== Requirement A ==
Can you rewrite the paragraph beginning "A production golden dataset contains" from the text on RAG evaluation as a short list that keeps its main facts?
== Requirement B ==
Copy, word for word, the part of the text on RAG evaluation that opens with the words containing "Context precision measures" and closes with "reranker after retrieval.".

Context precision measures whether the retriever ranks relevant chunks at the top of results. A retriever returning 10 chunks where only 2 are relevant has context precision of 0.2, and the downstream LLM is polluted by noise on every single query.

This is a retrieval layer metric, not a generation metric. Low context precision means the wrong chunks are reaching the model. The fix is better chunking strategy, improved embedding model fit for the domain, or adding a reranker after retrieval.

Context Recall

Context recall measures whether the retrieval step found all the relevant chunks that existed in the knowledge base. High precision with low recall means the chunks that were retrieved were all relevant, but the system missed other chunks that would have produced a more complete answer.

Together, context precision and context recall give a complete diagnostic picture of the retrieval layer. Low precision points to noise in retrieval. Low recall points to gaps in coverage.

The Tools Available Without Buying a Platform

Three open-source tools cover the full evaluation lifecycle without requiring a paid platform.

Tool	Primary Role	Strength	Limitation	License
RAGAS	Metric computation and synthetic data generation	Reference-free evaluation, LLM-as-judge	No CI/CD pass/fail gates built in	Apache 2.0
DeepEval	CI/CD quality gates	Native pytest integration, hard thresholds	Requires LLM API for judge calls	Apache 2.0
Arize Phoenix	Production observability and trace capture	Self-hostable, UMAP visualization, zero feature gates	No paid support on free tier	Apache 2.0
Langfuse	Production tracing and session logging	Clean UI, easy self-host, wide framework support	Evaluation metrics require integration	MIT

For most production teams: use RAGAS for metric exploration and synthetic dataset generation, DeepEval for CI/CD quality gates, and Arize Phoenix or Langfuse for production monitoring. Each tool does one job well. Combining them gives you the full evaluation pipeline without paying for a unified SaaS layer on top.

Step 1: Build the Golden Dataset

The golden dataset is the foundation of the entire evaluation pipeline. Everything else runs against it. Without it, there are no baselines, no regression tests, and no way to measure whether a pipeline change improved or degraded quality.

A production golden dataset contains between 100 and 300 highly diverse, mutually exclusive question-answer pairs. This size provides statistical significance for metric calculations without excessive computational overhead during CI/CD runs. Below 50 questions, the metrics are too noisy to trust at the individual score level.

What Each Record Contains

Question: A real user query sampled from production logs or constructed to cover domain edge cases
Expected answer: The correct answer, verified by a domain expert
Ground truth chunks: The specific document chunks that contain the correct answer
Category: factual, procedural, comparative, or edge_case
Difficulty tier: easy, medium, or hard
Source documents: The document names the chunks come from, for traceability

How to Source Questions

Do not generate questions synthetically from the start. Teams that skip human review often miss systemic issues in compliance-heavy use cases such as finance or healthcare. The sequence that works in practice is:

Export 500 real queries from your production query logs or customer support tickets
Deduplicate and cluster them by intent using an embedding similarity pass
Select the 100 to 300 most representative queries across clusters, covering both common cases and known edge cases
Have a domain expert write and verify the expected answer for each selected query
Identify the exact document chunks that support each expected answer

RAGAS can generate synthetic questions from your document corpus to cover gaps where real query data does not exist yet, using its TestsetGenerator. Use synthetic data to fill coverage gaps, not as the primary dataset source.

== Material shown ==

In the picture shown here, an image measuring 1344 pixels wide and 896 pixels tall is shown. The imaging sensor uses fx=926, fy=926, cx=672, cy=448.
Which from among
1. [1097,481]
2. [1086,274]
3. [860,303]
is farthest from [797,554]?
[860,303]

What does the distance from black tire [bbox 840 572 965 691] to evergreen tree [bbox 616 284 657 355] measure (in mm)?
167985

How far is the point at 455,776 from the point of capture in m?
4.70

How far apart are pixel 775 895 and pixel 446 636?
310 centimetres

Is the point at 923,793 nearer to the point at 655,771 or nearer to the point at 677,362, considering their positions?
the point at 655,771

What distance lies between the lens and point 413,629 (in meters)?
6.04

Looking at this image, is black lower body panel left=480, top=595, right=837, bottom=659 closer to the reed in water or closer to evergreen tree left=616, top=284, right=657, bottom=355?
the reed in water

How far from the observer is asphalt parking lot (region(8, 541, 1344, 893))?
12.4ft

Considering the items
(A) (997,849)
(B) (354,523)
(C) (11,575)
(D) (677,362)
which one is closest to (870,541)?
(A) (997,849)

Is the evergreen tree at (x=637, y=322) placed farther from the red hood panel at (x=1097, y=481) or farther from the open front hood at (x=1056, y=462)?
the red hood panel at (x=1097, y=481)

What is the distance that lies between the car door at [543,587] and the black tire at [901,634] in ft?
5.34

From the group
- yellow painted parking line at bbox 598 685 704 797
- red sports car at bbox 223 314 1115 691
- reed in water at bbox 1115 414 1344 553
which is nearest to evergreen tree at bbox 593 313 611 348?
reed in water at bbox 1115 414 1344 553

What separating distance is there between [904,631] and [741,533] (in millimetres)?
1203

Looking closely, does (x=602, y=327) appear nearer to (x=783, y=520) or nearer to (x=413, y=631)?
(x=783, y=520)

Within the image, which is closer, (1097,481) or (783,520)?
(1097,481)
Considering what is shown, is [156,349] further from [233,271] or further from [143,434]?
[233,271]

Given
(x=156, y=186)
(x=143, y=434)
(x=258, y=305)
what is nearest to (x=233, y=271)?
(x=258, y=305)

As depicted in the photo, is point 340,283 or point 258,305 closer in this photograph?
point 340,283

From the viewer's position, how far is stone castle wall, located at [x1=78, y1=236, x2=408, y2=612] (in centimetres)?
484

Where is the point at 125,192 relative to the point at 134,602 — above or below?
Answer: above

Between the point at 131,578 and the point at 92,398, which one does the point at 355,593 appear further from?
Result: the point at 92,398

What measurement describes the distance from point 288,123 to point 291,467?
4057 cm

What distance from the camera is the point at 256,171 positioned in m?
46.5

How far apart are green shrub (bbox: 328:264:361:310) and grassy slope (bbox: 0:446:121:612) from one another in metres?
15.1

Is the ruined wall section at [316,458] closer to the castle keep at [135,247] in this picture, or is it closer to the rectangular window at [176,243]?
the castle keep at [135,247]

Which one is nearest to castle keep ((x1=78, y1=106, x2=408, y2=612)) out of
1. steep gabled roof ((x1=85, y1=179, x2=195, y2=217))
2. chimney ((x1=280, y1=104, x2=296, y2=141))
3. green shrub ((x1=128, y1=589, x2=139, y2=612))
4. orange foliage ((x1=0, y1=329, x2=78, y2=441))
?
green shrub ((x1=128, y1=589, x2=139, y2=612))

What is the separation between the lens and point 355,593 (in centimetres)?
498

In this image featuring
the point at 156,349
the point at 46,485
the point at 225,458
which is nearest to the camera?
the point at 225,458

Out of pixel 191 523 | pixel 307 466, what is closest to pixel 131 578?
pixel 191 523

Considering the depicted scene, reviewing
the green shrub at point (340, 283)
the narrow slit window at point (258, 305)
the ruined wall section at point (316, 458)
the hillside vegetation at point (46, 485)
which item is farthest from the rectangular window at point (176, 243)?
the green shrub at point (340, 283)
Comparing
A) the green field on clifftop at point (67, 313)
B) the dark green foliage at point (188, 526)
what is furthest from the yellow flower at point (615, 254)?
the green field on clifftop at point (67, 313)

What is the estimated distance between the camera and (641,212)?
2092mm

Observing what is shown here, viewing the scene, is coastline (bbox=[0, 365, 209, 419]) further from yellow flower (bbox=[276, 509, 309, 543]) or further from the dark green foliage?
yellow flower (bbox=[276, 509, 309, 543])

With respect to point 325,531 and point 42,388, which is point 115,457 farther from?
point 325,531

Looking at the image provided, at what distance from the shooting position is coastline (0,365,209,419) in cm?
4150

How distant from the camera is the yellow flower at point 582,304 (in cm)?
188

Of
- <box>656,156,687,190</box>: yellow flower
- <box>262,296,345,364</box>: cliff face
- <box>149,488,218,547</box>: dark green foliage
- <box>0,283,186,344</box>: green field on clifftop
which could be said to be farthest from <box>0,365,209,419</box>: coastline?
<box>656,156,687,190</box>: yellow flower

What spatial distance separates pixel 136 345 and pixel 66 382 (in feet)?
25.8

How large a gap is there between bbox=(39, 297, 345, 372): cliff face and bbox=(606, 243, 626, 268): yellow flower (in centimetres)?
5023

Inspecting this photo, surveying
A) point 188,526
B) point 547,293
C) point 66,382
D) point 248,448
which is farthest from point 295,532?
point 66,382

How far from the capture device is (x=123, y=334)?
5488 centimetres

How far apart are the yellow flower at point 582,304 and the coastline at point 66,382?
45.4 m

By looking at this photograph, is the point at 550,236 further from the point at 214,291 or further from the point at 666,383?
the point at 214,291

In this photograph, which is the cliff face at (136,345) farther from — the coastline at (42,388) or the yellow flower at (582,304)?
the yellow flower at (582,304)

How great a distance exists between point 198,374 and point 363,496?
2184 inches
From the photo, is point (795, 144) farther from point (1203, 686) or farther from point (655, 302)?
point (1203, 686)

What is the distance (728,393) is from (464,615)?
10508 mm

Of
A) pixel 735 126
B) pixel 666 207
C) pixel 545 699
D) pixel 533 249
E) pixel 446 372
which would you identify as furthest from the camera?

== Answer box A ==
- A production golden dataset holds 100 to 300 highly diverse, mutually exclusive question-answer pairs.
- That size gives statistical significance for metric calculations without excessive computational overhead during CI/CD runs.
- With fewer than 50 questions, the metrics are too noisy to trust at the individual score level.

== Answer box B ==
Context precision measures whether the retriever ranks relevant chunks at the top of results. A retriever returning 10 chunks where only 2 are relevant has context precision of 0.2, and the downstream LLM is polluted by noise on every single query.

This is a retrieval layer metric, not a generation metric. Low context precision means the wrong chunks are reaching the model. The fix is better chunking strategy, improved embedding model fit for the domain, or adding a reranker after retrieval.